Глава 7. В день концерта все были на взводе, особенно Герман, чей и без того взрывной характер

В день концерта все были на взводе, особенно Герман, чей и без того взрывной характер трансформировался в локальный Везувий. До концерта Максу запретили пить, курить и дышать, ибо вредно для голоса. Впрочем, на два последних пункта потом махнули рукой, иначе им не видать живого вокалиста. Воронёнок по десять раз обзванивал всю группу, громко матерясь, чтобы проверить боеготовность участников.
– При первой же возможности свалю все обязанности на менеджера, – заявил он, чуть не разбив телефон.
– Что там опять? – спросил Макс.
– Лукреция ноет, что не успевает дошить платье. Я посоветовал ей запилить его булавками, всё равно на один раз. Короче, хрен знает, что у нас получится.
Макс удалился подальше от эпицентра стихийного бедствия. Он сам поражался своему спокойствию, накрывавшему его лёгкой волной блаженства. Сегодня он выступит на сцене, и больше уже ничего не надо. Макс спрятался в комнате Элис наедине с проигрывателем и записями Сальери. Где-то ближе к вечеру его всё же выволокли из укрытия.
– За нами скоро приедут. Хватай концертное барахло и возвращайся в мир живых, – сказал Герман, стоя в дверях.
– А я тут подумал: не мог Сальери отравить Моцарта, он был слишком самодостаточен для этого, – ответил Макс невпопад и пошёл собираться.
Мыслями он был уже далеко не здесь, а где-то в мире своих песен. Сегодня видения столь плотно объяли его, что было трудно различить контуры обоих миров. Мир грязи и мир мёртвых цветов шли рука об руку. Оба они были отвратительны и уродливы. Но в любой красоте прозревает зерно уродства. Красота в чистом виде безлика, как лист бумаги.
– Ты сегодня что, принял чего-то? – спросил Герман, пока они ехали в машине.
Макс только покачал головой, разглядывая капли дождя, ползущие по стеклу. В окна светил город. Такой ненавистный и любимый, как слишком горькое питьё или переслащённая отрава. И он был прекрасен, как целый мир, даже с трезвых глаз.

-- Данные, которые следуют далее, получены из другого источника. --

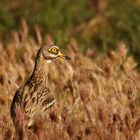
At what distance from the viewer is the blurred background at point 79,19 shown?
1588 cm

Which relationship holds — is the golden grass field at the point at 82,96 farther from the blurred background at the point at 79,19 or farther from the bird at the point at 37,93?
the blurred background at the point at 79,19

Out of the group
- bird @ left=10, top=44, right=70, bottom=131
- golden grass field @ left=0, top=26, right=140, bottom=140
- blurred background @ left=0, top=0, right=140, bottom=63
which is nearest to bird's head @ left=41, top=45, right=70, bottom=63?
bird @ left=10, top=44, right=70, bottom=131

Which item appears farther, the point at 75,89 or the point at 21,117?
the point at 75,89

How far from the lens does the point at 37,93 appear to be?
8648 mm

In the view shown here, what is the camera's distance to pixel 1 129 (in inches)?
316

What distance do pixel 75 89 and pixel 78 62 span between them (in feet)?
5.50

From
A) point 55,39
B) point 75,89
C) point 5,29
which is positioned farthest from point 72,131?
point 5,29

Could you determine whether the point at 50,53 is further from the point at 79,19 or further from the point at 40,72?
the point at 79,19

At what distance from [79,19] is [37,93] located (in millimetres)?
8085

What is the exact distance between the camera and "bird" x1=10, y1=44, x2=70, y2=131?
8.30 metres

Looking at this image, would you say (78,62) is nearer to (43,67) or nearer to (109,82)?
(109,82)

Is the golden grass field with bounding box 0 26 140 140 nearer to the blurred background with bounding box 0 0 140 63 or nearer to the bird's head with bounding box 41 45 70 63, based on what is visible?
the bird's head with bounding box 41 45 70 63

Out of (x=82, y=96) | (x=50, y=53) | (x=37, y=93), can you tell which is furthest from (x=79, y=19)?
(x=82, y=96)

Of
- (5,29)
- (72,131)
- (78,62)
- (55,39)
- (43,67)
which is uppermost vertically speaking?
(5,29)
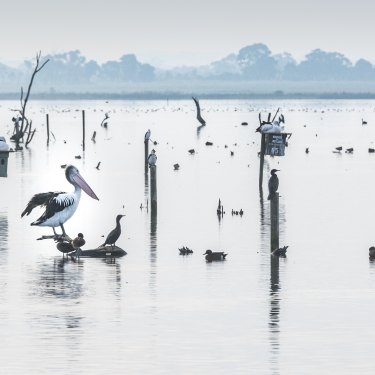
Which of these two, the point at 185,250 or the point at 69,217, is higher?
the point at 69,217

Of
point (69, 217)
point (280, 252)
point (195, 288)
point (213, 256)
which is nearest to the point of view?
point (195, 288)

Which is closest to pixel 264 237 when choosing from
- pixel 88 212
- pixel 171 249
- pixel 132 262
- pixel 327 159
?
pixel 171 249

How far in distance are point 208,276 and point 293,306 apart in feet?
15.8

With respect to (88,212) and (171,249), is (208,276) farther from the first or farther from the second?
(88,212)

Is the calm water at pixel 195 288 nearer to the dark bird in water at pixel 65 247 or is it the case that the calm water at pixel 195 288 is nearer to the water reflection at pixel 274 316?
the water reflection at pixel 274 316

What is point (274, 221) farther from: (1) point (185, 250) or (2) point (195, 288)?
(2) point (195, 288)

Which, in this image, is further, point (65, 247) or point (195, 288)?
point (65, 247)

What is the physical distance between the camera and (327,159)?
293ft

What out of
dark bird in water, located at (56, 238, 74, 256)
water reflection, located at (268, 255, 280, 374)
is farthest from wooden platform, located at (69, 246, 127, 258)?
water reflection, located at (268, 255, 280, 374)

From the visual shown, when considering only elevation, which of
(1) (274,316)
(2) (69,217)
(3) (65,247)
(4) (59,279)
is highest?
(2) (69,217)

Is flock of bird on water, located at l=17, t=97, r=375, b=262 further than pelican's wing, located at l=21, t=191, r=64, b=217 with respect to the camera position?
No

– Знаешь, как выглядели клубы в моём городе? – начал он, не поворачиваясь к Герману. – Это был какой-то советский ДК колхозника или кинотеатр тех же годов. Место с обшарпанными стульями и стёсанными ступенями. Там всегда пахло побелкой и пылью. Этот запах было не переглушить даже сигаретами, пивом и потом. И я ходил туда, чтобы один день из моей жизни не был похож на другой. И мне было наплевать на качество звука. Я бы мог напиваться и под жужжание бензопилы.
– Тут получше. Только всё равно шлак, – коротко ответил Герман.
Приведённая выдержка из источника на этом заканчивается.